## Start
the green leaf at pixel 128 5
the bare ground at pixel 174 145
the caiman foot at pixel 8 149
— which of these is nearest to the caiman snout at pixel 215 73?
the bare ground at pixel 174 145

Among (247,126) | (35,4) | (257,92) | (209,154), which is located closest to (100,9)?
## End
## Start
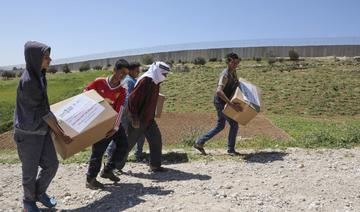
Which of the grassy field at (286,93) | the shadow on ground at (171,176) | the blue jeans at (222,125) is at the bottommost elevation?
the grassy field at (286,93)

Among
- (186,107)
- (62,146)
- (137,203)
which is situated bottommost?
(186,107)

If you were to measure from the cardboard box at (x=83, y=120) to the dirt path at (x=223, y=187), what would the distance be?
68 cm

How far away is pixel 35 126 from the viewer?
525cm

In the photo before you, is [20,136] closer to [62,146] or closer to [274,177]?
## End
◆ Exercise
Copy the items starting at the line containing "If you were" and ending at the line containing "In the photo", reproducing each one unchanged.

◆ Solution
If you were to measure from the cardboard box at (x=83, y=120) to the dirt path at (x=223, y=187), what would the distance be?
68 cm

How far away is pixel 35 126 from the viewer?
525cm

In the photo before you, is [20,136] closer to [62,146] or closer to [274,177]?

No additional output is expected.